A machine that looks normal only during its first minutes often deserves a different diagnostic order than one with a steady always-on fault.
A short stable window creates false comfort because it gives everyone something normal to hold onto. In practice, that ten-minute grace period can be one of the strongest reasons to reorder the diagnostic path instead of following the same routine you would use for a constant fault.
What this repeatable field pattern usually looks like
The machine starts cleanly, accepts normal interaction, and may even pass a quick check. Then, under ordinary runtime, the same instability returns: image drift, workflow hesitation, console inconsistency, or mode-specific weakness. The pattern is not random; it is condition-dependent.

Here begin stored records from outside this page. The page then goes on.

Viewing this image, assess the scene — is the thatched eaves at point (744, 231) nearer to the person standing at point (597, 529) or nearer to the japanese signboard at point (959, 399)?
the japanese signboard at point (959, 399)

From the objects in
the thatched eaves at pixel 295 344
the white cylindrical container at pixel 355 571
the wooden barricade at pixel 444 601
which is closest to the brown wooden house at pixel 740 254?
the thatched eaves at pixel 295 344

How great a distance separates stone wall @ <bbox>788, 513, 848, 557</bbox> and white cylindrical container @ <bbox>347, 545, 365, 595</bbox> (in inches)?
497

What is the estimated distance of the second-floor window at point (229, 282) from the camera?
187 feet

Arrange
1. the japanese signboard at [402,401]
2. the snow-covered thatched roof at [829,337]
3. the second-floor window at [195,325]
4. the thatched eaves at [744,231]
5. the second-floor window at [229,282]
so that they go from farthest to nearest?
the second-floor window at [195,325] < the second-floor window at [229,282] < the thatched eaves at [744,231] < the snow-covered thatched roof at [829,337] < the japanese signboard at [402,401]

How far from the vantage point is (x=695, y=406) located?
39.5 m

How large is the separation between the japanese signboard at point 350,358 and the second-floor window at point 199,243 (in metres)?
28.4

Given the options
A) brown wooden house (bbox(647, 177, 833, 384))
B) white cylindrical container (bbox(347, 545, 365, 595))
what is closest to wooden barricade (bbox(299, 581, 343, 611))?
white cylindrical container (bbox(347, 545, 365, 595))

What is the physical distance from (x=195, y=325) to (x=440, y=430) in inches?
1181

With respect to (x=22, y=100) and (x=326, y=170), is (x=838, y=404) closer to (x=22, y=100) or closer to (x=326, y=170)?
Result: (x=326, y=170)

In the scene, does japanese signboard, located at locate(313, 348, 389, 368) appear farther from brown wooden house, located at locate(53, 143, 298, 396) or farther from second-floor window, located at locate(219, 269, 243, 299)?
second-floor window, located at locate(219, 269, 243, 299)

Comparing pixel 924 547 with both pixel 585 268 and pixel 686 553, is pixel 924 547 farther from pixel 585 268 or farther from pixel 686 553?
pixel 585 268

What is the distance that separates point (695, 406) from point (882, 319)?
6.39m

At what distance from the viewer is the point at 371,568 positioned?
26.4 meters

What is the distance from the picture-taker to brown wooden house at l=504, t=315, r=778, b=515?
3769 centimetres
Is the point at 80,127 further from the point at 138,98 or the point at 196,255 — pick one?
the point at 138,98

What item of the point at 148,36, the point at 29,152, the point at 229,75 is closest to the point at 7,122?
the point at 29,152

Why restart or cooldown can create a false sense of recovery
Restart does not prove software. Cooldown does not prove coincidence. Both can temporarily move the machine back inside a narrower operating margin, which is exactly why the fault waits until normal heat, load, or repeated activity rebuilds.
What diagnostic order makes the pattern easier to isolate
Start by measuring the return window. Compare cold versus warm, light use versus sustained use, and one probe or mode versus another. The goal is not just to reproduce the fault, but to identify which condition shortens the healthy window fastest.
When the symptom is strong enough to justify parts suspicion
Once the same condition repeatedly shrinks the stable window, you are no longer looking at a harmless transient. You are looking at a runtime-sensitive weak layer that deserves targeted hardware suspicion before the pattern gets noisier.